We know that one of the harshest and hardest realities of the pandemic is that we are not able to sing together.  I do believe, deep in my heart – to quote the spiritual “We Shall Overcome” – that if we could sing together right now, it would be like a balm in Gilead to heal our sin-sick souls.  I do believe, deep in my heart, that our lives flow on in endless song; sometimes the song is in a major key; other times a minor key; still other times just feel like banging on the piano keys!  God is both the composer and conductor of the symphony of creation.  I believe, deep in my heart, that to sing is to pray twice. 

This week, I want us to hold our hymnals close to our hearts.  I acknowledge and affirm this is difficult.  I grieve that are sanctuary walls are not being soaked each Sunday with the sound of your voice.  I grieve and miss the communal first breath of the opening hymn that tells us we are conspiring (which means to ‘breathe together) to glorify God.  I grieve the holy hymns that bring us a sense of unity in midst of diversity. 

Yet, I don’t want our hymnals to sit on the shelf collecting dust.  I do believe, deep in my heart, that we have an opportunity unlike anytime before to see our hymnal as a prayer book.  To read the words of the hymns.  To pick up the hymnal every day as a way to God is still singing and ministering to us in such a time as this.  I invite you to focus not only on beloved hymns that make you want to sing out with gusto…or sing lustily as Wesley advices and admonishes us to do.  But to dig deeper and dwell in the second, third and fourth verses of hymns. 

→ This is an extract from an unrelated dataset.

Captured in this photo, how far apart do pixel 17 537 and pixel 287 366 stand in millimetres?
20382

In fact, there is a hymn, “In Solitude” (#521 in the New Century Hymnal), that if you read the words, they are so profound and powerful.  The author, Ruth Duck, says that this hymn was, “An expression of her ‘deep-rooted southern spirituality’.”  In the second verse of this hymn she writes, “Whe-e’er the world is troubling me, and stress is all around, I seek the presence of my God, and healing light is found.”

Hold those words.  Breathe them in.  They are so beautiful. 

In the third verse, Duck writes, “In seasons of perplexity, in times of deep despair, I light a candle in the night and turn to God in prayer.”

Go get a candle, light it, say these words again for they are a prayer.

If you happen to have a hymnal handy at home, I encourage you to get it down.  I invite you in the coming weeks to read through hymns.  Slowly.  Savor each word, letting it sink deep into your soul. 

Image when we come back to worship and can sing, how much more we might be able to proclaim God’s presence because the words we sing will be written upon our hearts.  That to me sounds like a holy way to start each day.

Prayer: God who inspires and conspires with hymn-writers over the centuries, open our ears, hearts and whole lives to You as we pray our hymnals in these days.  Amen.